Neural Networks and Deep Learning methods continue to intrigue the community for the consistent performance they continue to provide. As the architectures grow increasingly complex, the difficulty to discern the reasons for such performance increase exponentially. The trade-off between computational cost and accuracy, hyper-parameter tuning etc. are significant issues for us to understand. This will help build the scientific temper behind an amazing machine that began its journey from perceptron learning. Besides state-of-the-art architectures, the course will offer unique insight by fusing advanced metaheuristics with Deep Learning methods. The course will dive deep into origin of activation functions, explore loss functions, back-propagation and extraction of features for parsimonious computing. The focus is essentially on exploiting fundamental concepts to arrive at elegant, accurate and computationally cheaper solutions.
The approach to the course will fulfill this ambitious goal.

Day-01: Foundations for deep learning : Optimization principles

Stochastic gradient descent for loss, momentum and interpreting MLE in “derivative-centered” optimization, quick recap on back-propagation, “derivative-free” optimization, gentle introduction to PSO and Quantum PSO; PSO/QPSO as viable alternatives to gradient learning, establishing equivalence between GD and PSO, equivalence between Stochastic GD and QPSO, accuracy-convergence rate tradeoff, Moore-Penrose inverse approach in back-propagation– some benchmark problems and benchmark functions for optimization, performance measures- Understanding the concept of cross-validation/ holdout, confusion matrices.

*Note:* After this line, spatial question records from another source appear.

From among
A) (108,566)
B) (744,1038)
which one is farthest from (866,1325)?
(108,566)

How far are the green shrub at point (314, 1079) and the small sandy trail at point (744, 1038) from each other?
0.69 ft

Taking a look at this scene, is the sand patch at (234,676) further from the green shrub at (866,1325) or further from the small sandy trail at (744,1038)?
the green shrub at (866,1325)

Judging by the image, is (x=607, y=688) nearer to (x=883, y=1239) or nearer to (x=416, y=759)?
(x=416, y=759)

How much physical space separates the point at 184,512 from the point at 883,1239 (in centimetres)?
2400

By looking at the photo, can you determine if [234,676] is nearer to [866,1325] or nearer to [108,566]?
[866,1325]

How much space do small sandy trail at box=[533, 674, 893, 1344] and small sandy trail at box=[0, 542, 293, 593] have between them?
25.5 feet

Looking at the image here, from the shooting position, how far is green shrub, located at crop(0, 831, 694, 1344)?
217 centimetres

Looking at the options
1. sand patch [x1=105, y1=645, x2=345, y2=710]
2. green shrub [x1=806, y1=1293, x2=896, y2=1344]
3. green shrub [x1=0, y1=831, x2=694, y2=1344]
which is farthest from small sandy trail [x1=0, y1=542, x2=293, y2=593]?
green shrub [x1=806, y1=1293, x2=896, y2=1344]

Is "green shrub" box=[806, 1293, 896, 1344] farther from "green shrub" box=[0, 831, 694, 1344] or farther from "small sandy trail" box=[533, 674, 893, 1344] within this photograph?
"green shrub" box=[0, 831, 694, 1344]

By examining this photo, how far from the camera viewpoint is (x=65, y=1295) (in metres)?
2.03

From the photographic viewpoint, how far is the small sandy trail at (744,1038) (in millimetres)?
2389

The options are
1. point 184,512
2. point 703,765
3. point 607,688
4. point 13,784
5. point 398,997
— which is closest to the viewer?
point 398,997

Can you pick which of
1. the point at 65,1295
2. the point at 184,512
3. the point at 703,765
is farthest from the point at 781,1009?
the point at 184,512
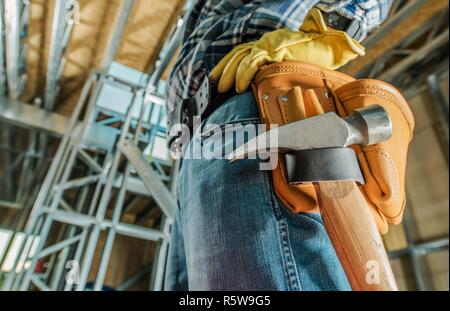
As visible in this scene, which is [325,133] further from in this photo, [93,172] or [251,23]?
[93,172]

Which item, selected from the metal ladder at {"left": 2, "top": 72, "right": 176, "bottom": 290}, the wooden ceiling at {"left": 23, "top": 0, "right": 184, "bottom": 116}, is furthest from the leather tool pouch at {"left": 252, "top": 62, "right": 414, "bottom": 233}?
the wooden ceiling at {"left": 23, "top": 0, "right": 184, "bottom": 116}

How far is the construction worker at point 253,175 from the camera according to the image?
0.37m

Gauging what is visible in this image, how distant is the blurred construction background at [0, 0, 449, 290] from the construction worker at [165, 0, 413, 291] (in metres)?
1.88

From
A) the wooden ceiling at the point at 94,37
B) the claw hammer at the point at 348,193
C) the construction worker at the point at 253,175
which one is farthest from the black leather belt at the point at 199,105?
the wooden ceiling at the point at 94,37

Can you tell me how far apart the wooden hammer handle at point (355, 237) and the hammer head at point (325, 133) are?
58 millimetres

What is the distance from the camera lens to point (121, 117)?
10.9ft

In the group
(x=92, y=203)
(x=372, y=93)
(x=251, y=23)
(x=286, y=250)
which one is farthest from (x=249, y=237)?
(x=92, y=203)

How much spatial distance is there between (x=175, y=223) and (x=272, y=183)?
1.13 ft

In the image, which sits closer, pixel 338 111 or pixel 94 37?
pixel 338 111

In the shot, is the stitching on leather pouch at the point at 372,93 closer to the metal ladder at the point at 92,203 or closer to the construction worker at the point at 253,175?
the construction worker at the point at 253,175

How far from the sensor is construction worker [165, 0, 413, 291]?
0.37 meters

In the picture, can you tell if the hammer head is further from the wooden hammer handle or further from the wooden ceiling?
the wooden ceiling

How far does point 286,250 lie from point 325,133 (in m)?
0.16
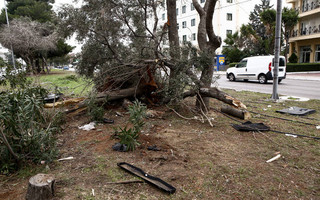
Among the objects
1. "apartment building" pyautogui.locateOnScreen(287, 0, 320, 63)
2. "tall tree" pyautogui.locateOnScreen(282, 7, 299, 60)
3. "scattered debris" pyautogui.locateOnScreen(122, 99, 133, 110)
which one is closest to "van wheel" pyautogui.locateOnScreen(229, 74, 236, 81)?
"tall tree" pyautogui.locateOnScreen(282, 7, 299, 60)

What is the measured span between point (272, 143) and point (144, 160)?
8.24ft

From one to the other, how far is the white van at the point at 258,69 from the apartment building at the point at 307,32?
14211 millimetres

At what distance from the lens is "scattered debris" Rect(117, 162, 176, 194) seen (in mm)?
2826

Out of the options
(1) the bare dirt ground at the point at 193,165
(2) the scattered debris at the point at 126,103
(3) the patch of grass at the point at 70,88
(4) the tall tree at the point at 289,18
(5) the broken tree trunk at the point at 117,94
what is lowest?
(1) the bare dirt ground at the point at 193,165

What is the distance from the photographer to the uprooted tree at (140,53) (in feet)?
19.5

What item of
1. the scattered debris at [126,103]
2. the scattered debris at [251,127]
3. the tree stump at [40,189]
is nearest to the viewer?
the tree stump at [40,189]

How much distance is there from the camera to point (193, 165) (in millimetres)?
3508

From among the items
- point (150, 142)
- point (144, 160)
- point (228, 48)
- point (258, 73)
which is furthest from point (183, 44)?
point (228, 48)

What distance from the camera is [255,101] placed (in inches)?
345

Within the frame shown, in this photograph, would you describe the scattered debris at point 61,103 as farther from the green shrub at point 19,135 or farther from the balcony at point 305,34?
the balcony at point 305,34

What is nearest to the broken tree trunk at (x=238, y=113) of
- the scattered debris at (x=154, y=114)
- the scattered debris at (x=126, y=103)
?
the scattered debris at (x=154, y=114)

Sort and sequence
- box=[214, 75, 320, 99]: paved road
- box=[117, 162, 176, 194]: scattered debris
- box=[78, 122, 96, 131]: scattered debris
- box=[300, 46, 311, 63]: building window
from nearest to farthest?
box=[117, 162, 176, 194]: scattered debris, box=[78, 122, 96, 131]: scattered debris, box=[214, 75, 320, 99]: paved road, box=[300, 46, 311, 63]: building window

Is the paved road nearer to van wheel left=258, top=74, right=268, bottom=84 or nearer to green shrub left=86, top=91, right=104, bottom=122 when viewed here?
van wheel left=258, top=74, right=268, bottom=84

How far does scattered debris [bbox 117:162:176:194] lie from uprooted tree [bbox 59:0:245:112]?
267 cm
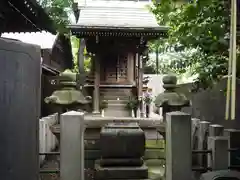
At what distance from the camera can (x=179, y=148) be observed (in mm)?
4613

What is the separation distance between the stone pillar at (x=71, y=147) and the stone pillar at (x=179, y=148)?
1445mm

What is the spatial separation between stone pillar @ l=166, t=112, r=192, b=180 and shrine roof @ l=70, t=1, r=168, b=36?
19.5 feet

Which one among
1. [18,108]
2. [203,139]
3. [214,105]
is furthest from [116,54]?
[18,108]

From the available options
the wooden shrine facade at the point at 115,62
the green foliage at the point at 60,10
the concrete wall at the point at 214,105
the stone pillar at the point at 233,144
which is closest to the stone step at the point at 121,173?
the stone pillar at the point at 233,144

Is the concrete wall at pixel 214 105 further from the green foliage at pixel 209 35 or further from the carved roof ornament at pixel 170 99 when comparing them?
the green foliage at pixel 209 35

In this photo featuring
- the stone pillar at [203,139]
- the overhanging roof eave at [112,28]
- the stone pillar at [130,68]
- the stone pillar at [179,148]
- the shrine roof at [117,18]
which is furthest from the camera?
the stone pillar at [130,68]

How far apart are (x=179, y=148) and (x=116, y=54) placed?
25.3 ft

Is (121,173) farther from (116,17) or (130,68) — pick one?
(116,17)

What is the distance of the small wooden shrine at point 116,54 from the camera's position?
1105 cm

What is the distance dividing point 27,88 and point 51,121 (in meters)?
8.69

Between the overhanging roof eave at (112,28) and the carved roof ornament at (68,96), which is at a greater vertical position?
the overhanging roof eave at (112,28)

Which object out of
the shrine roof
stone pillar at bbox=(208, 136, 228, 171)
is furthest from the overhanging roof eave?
stone pillar at bbox=(208, 136, 228, 171)

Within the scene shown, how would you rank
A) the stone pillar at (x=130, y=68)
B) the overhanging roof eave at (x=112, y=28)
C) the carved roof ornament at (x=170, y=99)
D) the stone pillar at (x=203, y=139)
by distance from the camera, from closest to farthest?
1. the carved roof ornament at (x=170, y=99)
2. the stone pillar at (x=203, y=139)
3. the overhanging roof eave at (x=112, y=28)
4. the stone pillar at (x=130, y=68)

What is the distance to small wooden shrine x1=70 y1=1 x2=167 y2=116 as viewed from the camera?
11.1 meters
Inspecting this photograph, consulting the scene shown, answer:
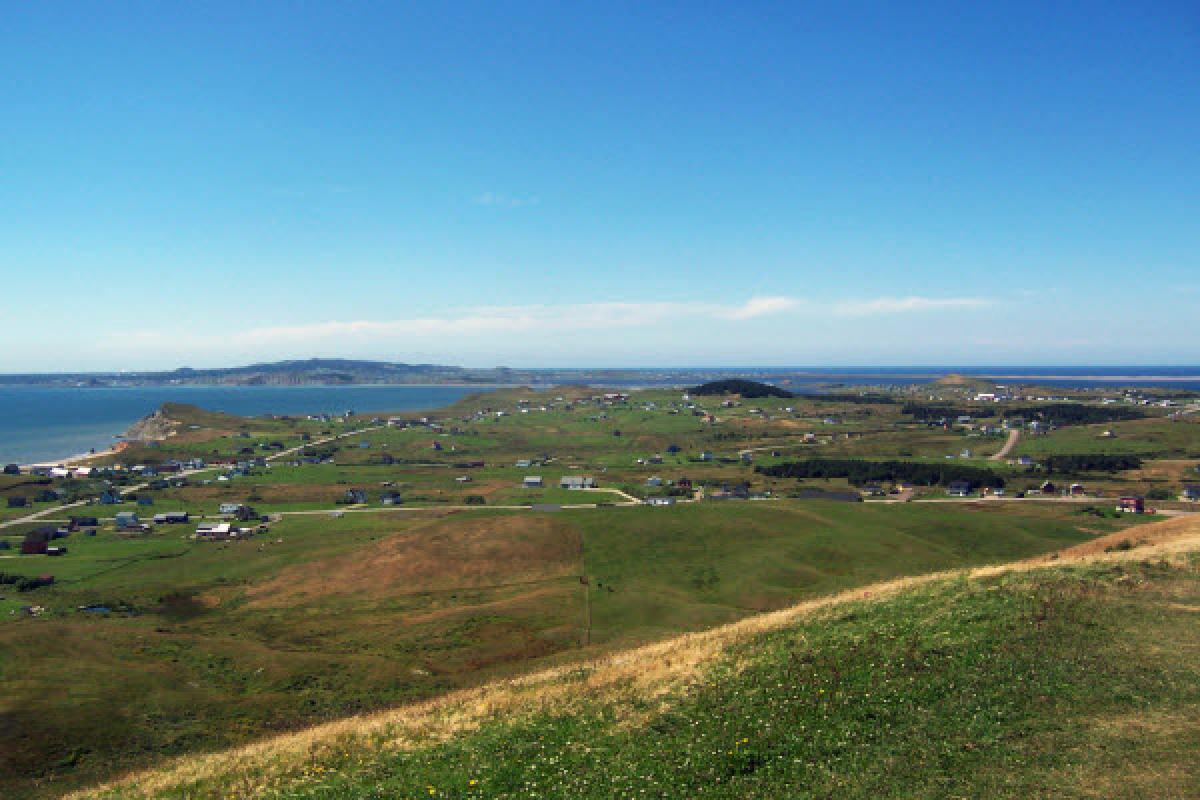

Day-02: Graduating from linearly separable data to non-linearity: Verification exercise

A standard DL architecture with loss function and soft-max layer, hidden layers:  Underlying mathematical framework; What is it and why does it work the way it works? Rationale behind hyperparameter tuning
How can we compute large, adaptive learning rates (and its importance)? Analytical insights to the loss function; loss functions and learning rate computation, how can we get the system to perform better, faster?
Compare with fixed learning rates, performance comparison on DL architecture with several loss functions-MSE, Hausdorf, binary cross-entropy, loss function for the multi-class classification, Adaptive RMS prop, experiments with data- hands on session, Adaptive LR on Resnet; QUIZ

Day-03: What do the networks ‘see’? Understanding convergence

How do we obtain the adaptive learning rate formula? Deep dive into analytical properties of the loss function, Mean Value theorem and applications, Lipschtiz continuity, Regularization, Lipschitz and MVT, sample derivation of adaptive learning rate, EVOLUTION TO cross-entropy for multi-class problems, Performance gain and system utilization metrics, hands on exploration on covert data, PHL-EC data; QUIZ

Day-04: “Special” Activation functions

Gentle recap of ordinary differential equations, Pickard condition, Banach spaces, contraction mapping principle, Activation function as solution to ODE, SBAF- a “special” activation function, power series expansion of SBAF, sigmoid as special case of SBAF, SBAF as fixed point, gentle introduction to stability and first return maps of SBAF fixed points, parameter “fixing” through stability theory, hands on exploration on SDSS-GALEX, PHL-EC data; QUIZ

Day-05: Keep the design simple: more on Activation functions

Gradient training on parameters in SBAF to match values obtained from Pickard iteration, Relating SBAF to Binary Logistic Regression: Regression under Uncertainty, Cybenko Approximation for SBAF, understanding the ReLu and approximations, Limitations of ReLU and Sigmoid and improvements by special sibling units- A-ReLU and SBAF; Approximating ReLU- a continuous sibling-AReLU, Error approximation and estimation of A-ReLU parameters, Differentiability of A-ReLU and justification for A-ReLU to be an independent activation unit, representational power of SBAF and A-ReLU, system utility benchmarking comparisons, OPEN BOOK WRITTEN TEST

Evaluation and Assessment

Assessment will be based on the hands-on assignments throughout the course (assigned on Day 1 through Day 4) a Quiz component on (Day 2 through Day 4) and a written test on the Day 5.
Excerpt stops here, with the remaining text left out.